Osservazione: la password di root viene impostata durante l'installazione. L'utente che crei è un utente Normale e non Amministratore
Osservazione2: alla fine puoi inviare un report del tuo hardware che però non so dove venga conservato nel disco.

dopo l'installazione conviene seguire le seguenti istruzioni che illustrano le primre azioni da intraprendere dopo l'installazione di fedora. Ciò perchè Fedora è abbastanza integralista e quindi i software nelle sue repositories sono ben collaudati ed opensource. Infatti benchè chromium sia opensource, non è riportato nelle rep perchè non abbastanza stabile. Comunque fedora permette facilmente l'installazione. Da notare che ci sono tre programmi che ti installano una marea di utils e software per rendere più completa fedora.

Giorno2: installo thunderbird senza problemi poi passo a VMWARE e l'installazione mi segnala che un modulo GTK non può essere caricato. Comunque l'installazione si completa ma quando vado ad avviare vmware player lui mi chiede la compilazione di alcuni moduli come ad esempio l'installazione di un virtual network drive e lì fallisce e si ferma. Risultato: non funziona e a me mi serve!

A vuoto la memoria occupata è circa 350M, ed ha un boot velocissimo.
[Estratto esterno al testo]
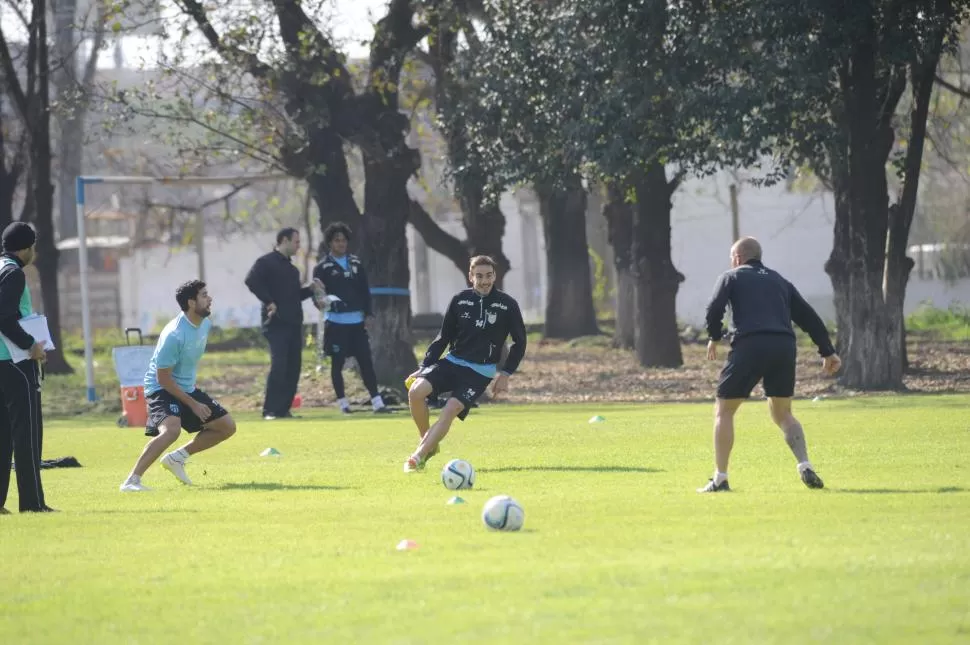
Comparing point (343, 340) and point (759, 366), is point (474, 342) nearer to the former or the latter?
point (759, 366)

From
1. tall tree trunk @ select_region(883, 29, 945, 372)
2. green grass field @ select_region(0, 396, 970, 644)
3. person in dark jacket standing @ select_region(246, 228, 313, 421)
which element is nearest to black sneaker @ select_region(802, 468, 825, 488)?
green grass field @ select_region(0, 396, 970, 644)

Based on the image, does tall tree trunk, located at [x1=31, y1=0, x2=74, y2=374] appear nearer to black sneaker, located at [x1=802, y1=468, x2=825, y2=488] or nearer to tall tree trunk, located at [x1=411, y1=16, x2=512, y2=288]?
tall tree trunk, located at [x1=411, y1=16, x2=512, y2=288]

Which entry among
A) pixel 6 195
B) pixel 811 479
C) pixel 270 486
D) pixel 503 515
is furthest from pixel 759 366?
pixel 6 195

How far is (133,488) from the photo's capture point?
12828 millimetres

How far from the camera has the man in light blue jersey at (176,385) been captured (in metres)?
12.8

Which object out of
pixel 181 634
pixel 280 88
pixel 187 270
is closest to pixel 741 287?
pixel 181 634

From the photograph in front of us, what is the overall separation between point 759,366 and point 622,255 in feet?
74.1

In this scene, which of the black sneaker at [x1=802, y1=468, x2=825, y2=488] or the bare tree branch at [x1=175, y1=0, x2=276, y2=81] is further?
the bare tree branch at [x1=175, y1=0, x2=276, y2=81]

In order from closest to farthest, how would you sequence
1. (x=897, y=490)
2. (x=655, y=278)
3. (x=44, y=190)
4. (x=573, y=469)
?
(x=897, y=490), (x=573, y=469), (x=655, y=278), (x=44, y=190)

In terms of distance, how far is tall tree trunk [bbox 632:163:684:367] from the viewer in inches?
1130

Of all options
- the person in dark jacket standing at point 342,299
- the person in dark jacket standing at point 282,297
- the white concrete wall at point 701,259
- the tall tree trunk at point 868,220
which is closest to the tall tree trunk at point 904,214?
the tall tree trunk at point 868,220

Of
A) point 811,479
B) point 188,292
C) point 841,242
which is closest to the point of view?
point 811,479

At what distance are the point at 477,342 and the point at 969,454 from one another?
13.2ft

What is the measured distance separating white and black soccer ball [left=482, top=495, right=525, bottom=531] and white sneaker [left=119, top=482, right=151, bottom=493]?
4220 millimetres
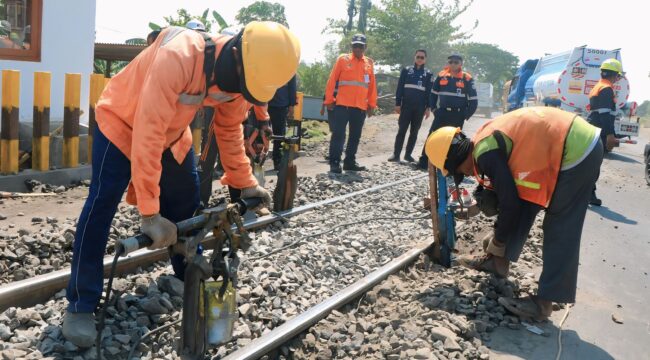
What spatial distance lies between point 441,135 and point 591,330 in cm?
191

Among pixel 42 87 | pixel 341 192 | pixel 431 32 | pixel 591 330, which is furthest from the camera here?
pixel 431 32

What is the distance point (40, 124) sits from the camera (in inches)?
296

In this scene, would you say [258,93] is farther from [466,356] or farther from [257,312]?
[466,356]

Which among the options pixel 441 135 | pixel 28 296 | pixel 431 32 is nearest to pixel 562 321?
pixel 441 135

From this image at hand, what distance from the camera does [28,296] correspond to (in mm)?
3531

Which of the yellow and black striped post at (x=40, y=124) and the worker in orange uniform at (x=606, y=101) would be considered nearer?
the yellow and black striped post at (x=40, y=124)

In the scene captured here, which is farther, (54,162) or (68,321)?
(54,162)

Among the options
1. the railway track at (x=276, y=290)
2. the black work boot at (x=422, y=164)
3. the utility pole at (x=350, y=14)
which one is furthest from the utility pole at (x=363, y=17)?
the railway track at (x=276, y=290)

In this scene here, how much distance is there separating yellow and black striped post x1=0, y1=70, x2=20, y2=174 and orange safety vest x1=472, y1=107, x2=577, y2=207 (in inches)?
236

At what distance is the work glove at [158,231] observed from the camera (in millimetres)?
2670

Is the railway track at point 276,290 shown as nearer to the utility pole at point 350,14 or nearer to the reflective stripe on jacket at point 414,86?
the reflective stripe on jacket at point 414,86

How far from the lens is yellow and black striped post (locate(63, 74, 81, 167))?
7.80 m

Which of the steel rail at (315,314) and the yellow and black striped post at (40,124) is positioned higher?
the yellow and black striped post at (40,124)

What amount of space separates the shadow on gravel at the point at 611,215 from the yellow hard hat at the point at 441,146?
5.36 meters
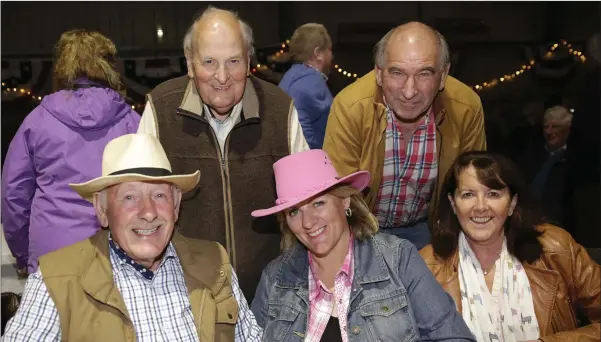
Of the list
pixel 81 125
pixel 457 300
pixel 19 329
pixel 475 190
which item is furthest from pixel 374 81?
pixel 19 329

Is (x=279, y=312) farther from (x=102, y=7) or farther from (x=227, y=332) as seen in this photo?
(x=102, y=7)

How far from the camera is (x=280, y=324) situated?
2.66 m

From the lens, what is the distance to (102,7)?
5172mm

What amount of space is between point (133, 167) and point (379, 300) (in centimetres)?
90

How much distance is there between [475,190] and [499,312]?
1.50 ft

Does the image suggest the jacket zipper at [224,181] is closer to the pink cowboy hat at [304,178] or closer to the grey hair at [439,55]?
the pink cowboy hat at [304,178]

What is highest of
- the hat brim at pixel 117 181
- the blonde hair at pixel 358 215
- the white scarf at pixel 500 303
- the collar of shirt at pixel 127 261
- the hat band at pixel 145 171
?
the hat band at pixel 145 171

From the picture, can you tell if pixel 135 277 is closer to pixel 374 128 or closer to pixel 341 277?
pixel 341 277

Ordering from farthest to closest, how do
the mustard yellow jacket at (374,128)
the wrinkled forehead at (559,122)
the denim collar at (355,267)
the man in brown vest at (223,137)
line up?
the wrinkled forehead at (559,122)
the mustard yellow jacket at (374,128)
the man in brown vest at (223,137)
the denim collar at (355,267)

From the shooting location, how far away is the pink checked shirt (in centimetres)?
261

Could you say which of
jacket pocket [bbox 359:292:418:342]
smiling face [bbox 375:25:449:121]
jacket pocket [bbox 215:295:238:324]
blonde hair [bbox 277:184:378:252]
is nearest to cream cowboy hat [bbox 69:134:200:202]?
jacket pocket [bbox 215:295:238:324]

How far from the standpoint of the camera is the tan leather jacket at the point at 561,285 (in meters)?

La mia prima impressione è che fedora sia un sistema con le policy di sicurezza rinforzate. Ad esempio, anche con privilegi da root non puoi cambiare cose di sistema se non da terminale. Questo potrebbe essere il motivo per cui vmware non si installa e ho dovuto installare realcrypt (da repositories) che è la versione per Fedora di truecrypt.

Per rendere Fedora più morbido bisognerebbe intervenire sul file sudoers che si può editare solo da terminale con VISUDO.

Io non l'ho fatto, osservo che fino ad ora ho sempre un'alternativa che mi permette di bypassare il problema di non poter usare ROOT nell'ambiente grafico con il vantaggio di installare software più sicuro e affidabile che non compromette il funzionamento della macchina

per installare software un ottimo ausilio sembra essere il portale LINUX PAckages search

Chromium crasha, proverò con chrome, ma ho scoperto che anche firefox ha integrato la sincronizzazione con il web anche se più contorta di chrome

QTIplot non gira su fedora 17

Banshee: non conviene copiarsi il db perchè i percorsi di file potrebbero non corrispondere. Basta che banshee abbia sincronizzato le info del db nei file musicali (vedi nelle preferenze)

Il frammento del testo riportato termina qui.